I cant begin to describe how in love I am with New Orleans. I’ve often said that I’ve traveled all over the states and many places had their charms but I’d trade none of it for my bay area. I found the exception off the bayou. New Orleans touches something in me that I havent found a voice for yet but I fully intend to visit and revisit till the words come.

Hidden within it’s dense, humid evening air is 400 years of secrets, legends, music, sex, cuisine, corruption, culture and beauty that insists upon slowing down and breathing deeply in every decadent, elegant piece. It becomes a part of you. If not for the complicated obligations holding me here I’d trade this place in for a first floor shop and upstairs apartment on Royal street in a second.

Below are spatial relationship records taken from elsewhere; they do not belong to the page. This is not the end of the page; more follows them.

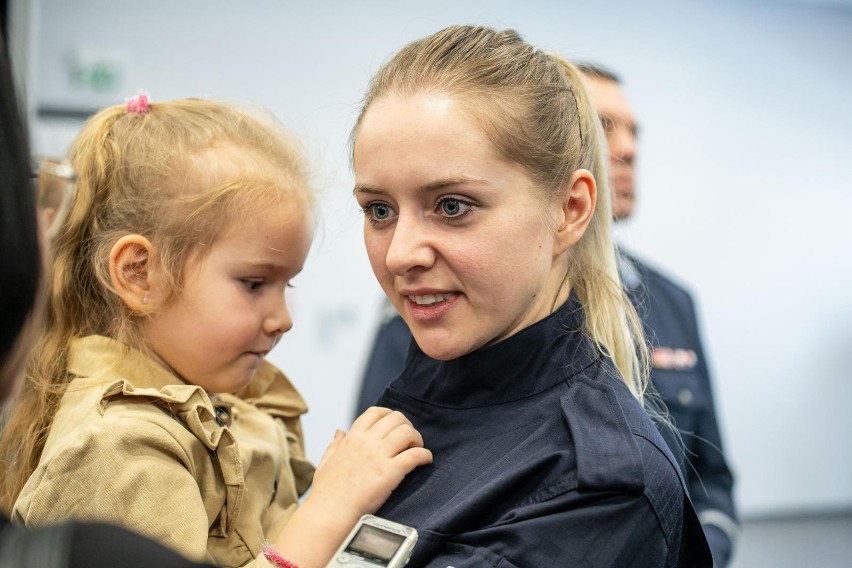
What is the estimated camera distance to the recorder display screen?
3.65 feet

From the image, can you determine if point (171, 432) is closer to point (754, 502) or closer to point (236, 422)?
point (236, 422)

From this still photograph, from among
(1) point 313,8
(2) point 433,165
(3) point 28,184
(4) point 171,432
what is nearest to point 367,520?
(4) point 171,432

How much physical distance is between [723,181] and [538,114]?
3.09m

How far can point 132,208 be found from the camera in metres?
1.47

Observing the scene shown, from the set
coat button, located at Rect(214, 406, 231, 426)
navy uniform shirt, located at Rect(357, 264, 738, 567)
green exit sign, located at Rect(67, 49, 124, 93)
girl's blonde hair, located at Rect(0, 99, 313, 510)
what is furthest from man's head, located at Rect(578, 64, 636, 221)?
green exit sign, located at Rect(67, 49, 124, 93)

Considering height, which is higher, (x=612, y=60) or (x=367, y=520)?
(x=612, y=60)

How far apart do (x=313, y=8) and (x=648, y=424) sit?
2679 mm

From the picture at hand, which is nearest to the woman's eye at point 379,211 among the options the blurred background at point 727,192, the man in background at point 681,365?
the man in background at point 681,365

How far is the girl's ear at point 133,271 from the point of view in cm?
145

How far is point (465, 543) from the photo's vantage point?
44.1 inches

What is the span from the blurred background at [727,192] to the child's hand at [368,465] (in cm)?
215

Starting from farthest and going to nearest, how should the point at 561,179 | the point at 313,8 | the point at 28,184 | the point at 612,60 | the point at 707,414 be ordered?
the point at 612,60, the point at 313,8, the point at 707,414, the point at 561,179, the point at 28,184

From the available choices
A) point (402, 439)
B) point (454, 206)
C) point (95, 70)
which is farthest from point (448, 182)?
point (95, 70)

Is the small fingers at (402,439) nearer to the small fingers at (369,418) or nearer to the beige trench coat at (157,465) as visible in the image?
the small fingers at (369,418)
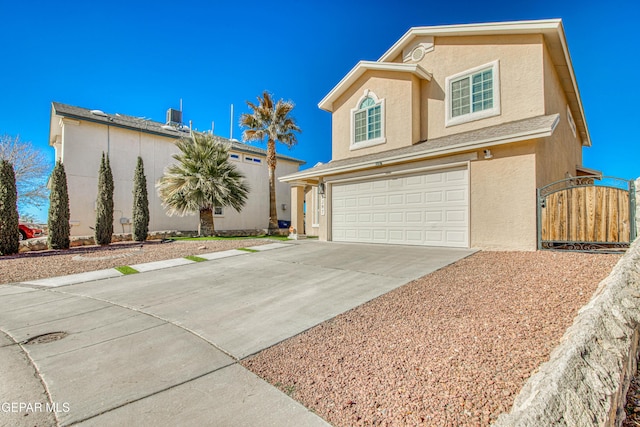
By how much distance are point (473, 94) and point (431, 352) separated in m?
9.48

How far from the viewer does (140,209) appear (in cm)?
1519

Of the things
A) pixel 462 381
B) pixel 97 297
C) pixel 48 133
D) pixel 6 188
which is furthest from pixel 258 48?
pixel 462 381

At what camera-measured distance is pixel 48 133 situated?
803 inches

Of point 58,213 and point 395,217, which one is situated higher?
point 58,213

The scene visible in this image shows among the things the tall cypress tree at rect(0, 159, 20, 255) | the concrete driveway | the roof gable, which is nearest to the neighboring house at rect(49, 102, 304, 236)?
the tall cypress tree at rect(0, 159, 20, 255)

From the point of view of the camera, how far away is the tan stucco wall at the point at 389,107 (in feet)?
35.0

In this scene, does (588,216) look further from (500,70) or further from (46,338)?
(46,338)

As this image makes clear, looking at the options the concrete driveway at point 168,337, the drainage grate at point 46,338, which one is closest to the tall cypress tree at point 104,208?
the concrete driveway at point 168,337

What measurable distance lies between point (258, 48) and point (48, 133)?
16.6m

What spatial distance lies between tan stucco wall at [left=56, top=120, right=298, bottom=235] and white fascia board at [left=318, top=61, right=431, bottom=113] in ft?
38.8

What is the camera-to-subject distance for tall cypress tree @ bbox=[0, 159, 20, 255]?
1029 centimetres

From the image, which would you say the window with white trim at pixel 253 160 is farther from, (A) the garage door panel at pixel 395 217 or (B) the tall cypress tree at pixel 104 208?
(A) the garage door panel at pixel 395 217

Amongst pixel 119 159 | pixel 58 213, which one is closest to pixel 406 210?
pixel 58 213

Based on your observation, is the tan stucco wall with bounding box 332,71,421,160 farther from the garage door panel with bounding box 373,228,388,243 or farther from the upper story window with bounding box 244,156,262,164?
the upper story window with bounding box 244,156,262,164
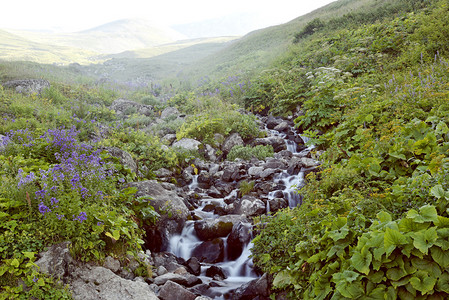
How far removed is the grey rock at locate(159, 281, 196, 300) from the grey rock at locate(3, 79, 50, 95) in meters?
11.2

I am taken with the sense of family that permeates each subculture I passed through there. Everyone is somehow interconnected. It was almost as if I hadnt known I was holding my breath when confronted with NOLA’s playful, gregarious, baudy warmth. Sitting outside our hotel the first night three old women stepped out to hail a cab from the 50th anniversary party they’d been attending. They chatted as if they knew us about how nice it was to see the judges again and chuckled wistfully that they’d all outlived their husbands, dubbing themselves the First Widows’ Club. As one passed me to sit on a marble landing I told her to hang on. She set her hand on my thigh, looked me in the eye with a twinkle and this elderly woman of old Nawlins money said in a purposely lusty voice, “You said hold on” to bursts of cackles amongst them.
Later in the week we were sitting in a seedy bar having amazing red beans, rice and andoulie sausage when the bartender suddenly bolted out the door shouting after someone. She brought him back in, slapped him and gave him the business about slipping out the back on his tab a few nights back. He sheepishly paid up as she waved him off, saying not to do it again. She came right over to ask how we were as if we were regulars. This sort of casual, sensual familiarity played out over and over during our stay. It called to me all week long. It truly is the Big Easy and even as it still tries to find its footing post Katrina, (the upper and lower 9th wards made me cry in their ever-present X marked shacks acknowledging searches and bodies like so many poor man’s makeshift crypts) it is a stunning city in all it’s forms. Wherever we went we were welcomed warmly. people thanked us for coming and pleaded for us to let people know that Nawlins had survived. Indeed only half of it’s original 600,000 inhabitants ever came back. Only 1 in 10 remain in the 9th ward where people were handed down shotgun shacks and row houses generationally and had no insurance.

NOLA is San Francisco’s sensual, traveled great aunt, chuckling sweetly at it’s angst-fueled reinvention of the sexual wheel. Patting it’s chilly, damp, activist, no left turn allowing kin on the knee she proffers assuredly, “Oh honey, you just go have fun!” with the wink of a worldly retired whore. I cant wait to know her biblically again.